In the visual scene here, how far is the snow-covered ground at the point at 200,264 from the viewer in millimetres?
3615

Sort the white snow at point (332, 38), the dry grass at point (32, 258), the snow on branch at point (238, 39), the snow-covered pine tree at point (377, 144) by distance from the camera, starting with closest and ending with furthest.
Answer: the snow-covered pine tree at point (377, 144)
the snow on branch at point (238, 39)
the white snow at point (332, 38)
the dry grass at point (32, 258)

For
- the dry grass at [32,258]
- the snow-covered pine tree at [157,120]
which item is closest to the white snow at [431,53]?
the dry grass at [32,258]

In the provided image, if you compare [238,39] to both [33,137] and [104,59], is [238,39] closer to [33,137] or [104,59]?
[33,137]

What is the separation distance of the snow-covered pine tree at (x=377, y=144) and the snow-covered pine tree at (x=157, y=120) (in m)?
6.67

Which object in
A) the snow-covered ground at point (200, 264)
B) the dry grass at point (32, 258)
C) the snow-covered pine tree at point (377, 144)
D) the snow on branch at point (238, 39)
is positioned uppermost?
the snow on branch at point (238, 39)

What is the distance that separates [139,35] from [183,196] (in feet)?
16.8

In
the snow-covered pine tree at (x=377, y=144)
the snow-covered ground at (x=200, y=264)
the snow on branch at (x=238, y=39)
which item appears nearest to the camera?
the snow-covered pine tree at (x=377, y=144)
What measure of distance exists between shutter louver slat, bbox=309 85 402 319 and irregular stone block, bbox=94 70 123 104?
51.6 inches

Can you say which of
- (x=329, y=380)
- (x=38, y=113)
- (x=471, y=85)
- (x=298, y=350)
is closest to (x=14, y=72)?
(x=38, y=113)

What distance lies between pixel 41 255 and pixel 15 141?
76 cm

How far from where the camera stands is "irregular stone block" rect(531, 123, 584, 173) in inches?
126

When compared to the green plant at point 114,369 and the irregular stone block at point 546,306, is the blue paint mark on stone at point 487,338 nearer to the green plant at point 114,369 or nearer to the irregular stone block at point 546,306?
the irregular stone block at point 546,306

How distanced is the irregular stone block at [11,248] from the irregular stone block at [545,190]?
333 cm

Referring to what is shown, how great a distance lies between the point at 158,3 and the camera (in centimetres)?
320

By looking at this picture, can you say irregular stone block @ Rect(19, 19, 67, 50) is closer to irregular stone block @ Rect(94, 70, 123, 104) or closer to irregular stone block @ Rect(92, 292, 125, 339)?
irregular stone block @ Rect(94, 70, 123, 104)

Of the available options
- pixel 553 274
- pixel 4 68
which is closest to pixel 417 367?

Aim of the task:
Reproduce verbatim everything from the line containing "Referring to what" down through the last of the rows above.

The response:
Referring to what is shown, how great a distance lies between the point at 158,3 and the camera (in centimetres)?
320

By looking at this picture, can you say irregular stone block @ Rect(19, 19, 67, 50) is closer to irregular stone block @ Rect(94, 70, 123, 104) or closer to irregular stone block @ Rect(92, 292, 125, 339)?
irregular stone block @ Rect(94, 70, 123, 104)

Of the available options
- pixel 553 274
- pixel 4 68
which is closest to pixel 417 367?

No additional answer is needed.